Admittedly, repayment of these loans will be difficult given the uneven economic recovery. Nonetheless, it is crucial for struggling businesses to seek help and advice if they are having difficulty meeting repayments before their accounts are classified as non-performing loans. Once loans are reclassified as non-performing, businesses will find it very difficult to secure future financing and may even be subject to increasingly aggressive collection procedures employed by collection agencies and other third parties.
Understanding how COVID-19 loans work
Strategizing how to overcome COVID-19 loan repayment difficulties requires understanding what they entail. At a minimum, directors need to understand whether they themselves have obligations or whether they are personally liable for borrowings if their company is unable to meet agreed repayments. In most cases, loans intended to support SMEs during COVID-19 did not require directors to bear any personal liability; however, it is prudent to ensure this is clear before taking further action.
That said, businesses that are still in dire straits and unable to repay their loans should consider renegotiating the terms of their loans with their creditors to free up needed cash. The possibility of pursuing this option would be more likely if the business is considered viable or with high potential, as it would signal possible recovery and growth in the future. In some cases, it may also be possible to cancel part of the loan depending on the situation of the company.

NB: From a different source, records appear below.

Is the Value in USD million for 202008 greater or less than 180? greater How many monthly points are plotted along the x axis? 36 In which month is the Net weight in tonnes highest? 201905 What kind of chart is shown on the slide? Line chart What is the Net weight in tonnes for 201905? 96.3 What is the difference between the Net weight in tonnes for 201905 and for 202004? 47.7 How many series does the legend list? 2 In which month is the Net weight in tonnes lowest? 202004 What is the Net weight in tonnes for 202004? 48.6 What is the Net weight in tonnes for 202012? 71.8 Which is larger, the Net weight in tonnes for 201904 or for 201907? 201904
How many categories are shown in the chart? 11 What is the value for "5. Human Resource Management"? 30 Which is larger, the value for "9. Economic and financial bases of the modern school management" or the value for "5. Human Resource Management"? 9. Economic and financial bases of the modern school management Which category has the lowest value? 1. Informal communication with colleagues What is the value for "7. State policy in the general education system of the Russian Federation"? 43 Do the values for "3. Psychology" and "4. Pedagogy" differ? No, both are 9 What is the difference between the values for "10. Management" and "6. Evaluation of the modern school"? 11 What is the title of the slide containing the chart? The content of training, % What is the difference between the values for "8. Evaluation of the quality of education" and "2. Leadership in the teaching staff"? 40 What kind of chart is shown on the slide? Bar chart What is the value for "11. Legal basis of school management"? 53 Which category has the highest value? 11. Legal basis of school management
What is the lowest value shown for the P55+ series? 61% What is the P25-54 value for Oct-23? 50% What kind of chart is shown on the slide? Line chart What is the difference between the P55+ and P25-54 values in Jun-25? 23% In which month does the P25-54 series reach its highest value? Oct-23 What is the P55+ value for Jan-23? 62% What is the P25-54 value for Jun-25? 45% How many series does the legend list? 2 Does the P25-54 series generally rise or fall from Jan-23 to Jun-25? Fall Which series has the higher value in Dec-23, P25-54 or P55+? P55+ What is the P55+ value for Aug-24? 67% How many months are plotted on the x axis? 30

When renegotiating, one of the options that struggling companies may consider is to extend the repayment terms of their loans, although consideration should be given to the possible financial implications, including personal guarantees and the mortgage of assets. While financial institutions were initially encouraged to take a compassionate stance in the face of the pandemic, the government faces significant pressure to ensure that as much of the funds disbursed to struggling SMEs are recouped as much as possible. This means that banks and other financial institutions may begin to take a tougher stance on those trying to close a business or flee Thailand with outstanding loans, and the legislation may trigger civil and criminal investigations of companies that successfully leave an unpaid balance. .
Businesses also need to think about how they have used their COVID-19 loans given that they were disbursed to help businesses survive the impact of the pandemic. Businesses were generally free to use the loans in any way that would help them survive, whether to pay rent, overhead, or tax obligations. The use of these funds for frivolous purposes, or even to maintain the lifestyle of certain directors or key personnel, can lead to severe penalties.
Of course, these are just general options businesses can take when strategizing to repay their COVID-19 loans. However, the solutions will ultimately depend on the circumstances faced by each struggling business. Therefore, it is prudent to seek expert advice before loans go into default when the options are significantly worse.